— Start of Selection —

Bit late to this because I was visiting, among other places, Carmel. The incorrect spelling of this word drives me nuts (along with recipie - strange pie indeed!). Carmelization is the process of filling a small town with art and antique shops and nothing to do with cooking AT ALL. Pronounce it how you will but caramel always has two 'a's.


----------



## coqui

Hola!!!

Maybe you have doubts between:

Caramel; sugar & water 

Sauce Caramel: the caramel when at room temperature, cream is incorporated in the "melange" to form a caramel sauce


Caramelo
Salsa de caramelo


PS That stuff about Caramel in English doesn't sound to Kosher to me.

Well, OLe!!!


----------



## coqui

OOOOOHHHHHH!!!


----------



## wunderbred

I know this is a very old post and that you may have gotten your answer.

To the best of my knowledge carmel is a mis-pronunciation/spelling of caramel, melted sugar with butter is called butterscotch.

I may be wrong but that is what I have heard from a few different sources.


----------



## mauifoodie

Britcook!

You are hilarious!

Thank you for your response.

Cheers!


----------



## lynnie322

I understand the frustration with spelling the word - the English language is falling apart, i get laughed at when i use proper grammar. My Mom has a theory about it that i think applies here. People just don't read anymore. When they spell, they spell phonetically, it is seen all over the internet (My newest pet peeve? Adults writing "dat" in a serious conversation instead of "that". Yikes!). But the original post asked if there were two different products. Absolutely not. The spelling is, of course, caramel, and i think the pronunciation is probably more like carIB-ee-uhn/ car-a-BEE-un. Sort of hard to solve ;-) When in doubt, Dictionary dot com has a button you can push and a voice will read the word. It's pretty spiffy.

— End of Selection —
— Start of Supplied material —

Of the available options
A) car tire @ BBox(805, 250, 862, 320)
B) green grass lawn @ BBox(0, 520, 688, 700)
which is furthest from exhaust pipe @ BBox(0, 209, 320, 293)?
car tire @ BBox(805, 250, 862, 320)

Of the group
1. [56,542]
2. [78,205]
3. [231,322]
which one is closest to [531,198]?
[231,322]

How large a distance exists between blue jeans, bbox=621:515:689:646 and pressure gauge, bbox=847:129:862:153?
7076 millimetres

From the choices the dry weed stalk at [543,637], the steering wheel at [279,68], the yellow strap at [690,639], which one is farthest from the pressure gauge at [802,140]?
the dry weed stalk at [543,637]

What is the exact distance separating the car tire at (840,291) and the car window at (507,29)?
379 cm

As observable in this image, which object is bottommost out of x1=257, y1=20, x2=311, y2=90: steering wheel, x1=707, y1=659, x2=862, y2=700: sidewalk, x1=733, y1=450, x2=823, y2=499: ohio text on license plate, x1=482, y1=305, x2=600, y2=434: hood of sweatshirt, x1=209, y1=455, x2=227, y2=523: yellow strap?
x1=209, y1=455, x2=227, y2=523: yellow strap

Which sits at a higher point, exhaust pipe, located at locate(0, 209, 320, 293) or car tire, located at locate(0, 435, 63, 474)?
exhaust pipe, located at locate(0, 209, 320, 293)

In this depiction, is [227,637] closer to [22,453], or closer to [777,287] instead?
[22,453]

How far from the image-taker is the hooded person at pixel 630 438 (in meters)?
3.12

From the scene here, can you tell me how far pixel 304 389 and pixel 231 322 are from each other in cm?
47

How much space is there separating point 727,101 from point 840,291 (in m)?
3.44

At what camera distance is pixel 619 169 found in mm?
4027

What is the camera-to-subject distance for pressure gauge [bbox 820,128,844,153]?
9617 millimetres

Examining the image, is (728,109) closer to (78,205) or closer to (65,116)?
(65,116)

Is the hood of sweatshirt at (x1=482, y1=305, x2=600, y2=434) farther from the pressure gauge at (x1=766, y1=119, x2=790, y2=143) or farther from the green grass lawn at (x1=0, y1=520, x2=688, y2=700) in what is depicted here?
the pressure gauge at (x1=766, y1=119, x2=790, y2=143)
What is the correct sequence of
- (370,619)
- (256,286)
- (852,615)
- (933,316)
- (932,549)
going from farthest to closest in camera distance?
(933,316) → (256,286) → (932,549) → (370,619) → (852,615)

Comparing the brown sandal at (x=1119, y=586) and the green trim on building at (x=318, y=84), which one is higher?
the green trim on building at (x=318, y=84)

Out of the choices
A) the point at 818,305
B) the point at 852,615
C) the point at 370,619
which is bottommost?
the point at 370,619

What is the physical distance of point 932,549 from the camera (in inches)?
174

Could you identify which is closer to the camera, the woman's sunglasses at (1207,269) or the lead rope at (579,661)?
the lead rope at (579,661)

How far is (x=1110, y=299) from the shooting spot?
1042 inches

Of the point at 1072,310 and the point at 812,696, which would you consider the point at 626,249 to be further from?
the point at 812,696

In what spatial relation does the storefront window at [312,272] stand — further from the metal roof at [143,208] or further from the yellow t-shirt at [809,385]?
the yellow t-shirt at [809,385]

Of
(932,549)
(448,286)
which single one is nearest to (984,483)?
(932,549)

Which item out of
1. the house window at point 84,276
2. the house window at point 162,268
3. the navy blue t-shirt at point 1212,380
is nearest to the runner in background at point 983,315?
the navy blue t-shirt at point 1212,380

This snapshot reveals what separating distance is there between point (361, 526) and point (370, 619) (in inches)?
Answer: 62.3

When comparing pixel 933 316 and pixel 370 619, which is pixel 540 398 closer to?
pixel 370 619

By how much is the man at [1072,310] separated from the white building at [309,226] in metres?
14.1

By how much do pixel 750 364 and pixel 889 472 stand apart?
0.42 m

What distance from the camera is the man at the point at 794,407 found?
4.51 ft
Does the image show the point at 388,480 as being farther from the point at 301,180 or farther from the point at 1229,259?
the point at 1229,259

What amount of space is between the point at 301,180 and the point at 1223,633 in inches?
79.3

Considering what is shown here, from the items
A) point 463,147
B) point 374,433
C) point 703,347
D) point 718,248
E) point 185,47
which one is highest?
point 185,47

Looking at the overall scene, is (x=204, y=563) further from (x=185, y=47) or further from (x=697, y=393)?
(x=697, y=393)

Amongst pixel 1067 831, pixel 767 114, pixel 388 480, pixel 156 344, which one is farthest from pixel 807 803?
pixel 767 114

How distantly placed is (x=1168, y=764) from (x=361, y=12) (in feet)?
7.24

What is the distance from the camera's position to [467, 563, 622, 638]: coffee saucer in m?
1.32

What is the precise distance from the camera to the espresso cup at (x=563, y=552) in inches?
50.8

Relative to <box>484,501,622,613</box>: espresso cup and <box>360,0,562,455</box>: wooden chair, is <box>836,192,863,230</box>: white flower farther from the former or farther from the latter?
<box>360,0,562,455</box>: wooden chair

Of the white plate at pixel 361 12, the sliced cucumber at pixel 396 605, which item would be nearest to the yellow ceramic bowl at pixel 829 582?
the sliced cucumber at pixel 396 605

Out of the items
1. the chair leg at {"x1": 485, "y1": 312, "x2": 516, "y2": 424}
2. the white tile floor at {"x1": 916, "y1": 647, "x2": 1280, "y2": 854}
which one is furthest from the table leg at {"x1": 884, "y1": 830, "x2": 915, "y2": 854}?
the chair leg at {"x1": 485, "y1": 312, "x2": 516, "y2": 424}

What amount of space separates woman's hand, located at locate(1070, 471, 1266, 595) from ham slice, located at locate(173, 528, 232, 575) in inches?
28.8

— End of Supplied material —

• **Directives**:
1 > List each distinct username that appears as a heading in the forum thread about caramel.
2 > In the forum thread about caramel, what name is given for melted sugar with butter?
3 > Repeat word for word the stretch of the forum thread about caramel that opens with the words containing "To the best" and closes with "You are hilarious!".

• **Outputs for the tasks**:
1 > coqui, wunderbred, mauifoodie, lynnie322

2 > Butterscotch.

3 >
To the best of my knowledge carmel is a mis-pronunciation/spelling of caramel, melted sugar with butter is called butterscotch.

I may be wrong but that is what I have heard from a few different sources.


----------



## mauifoodie

Britcook!

You are hilarious!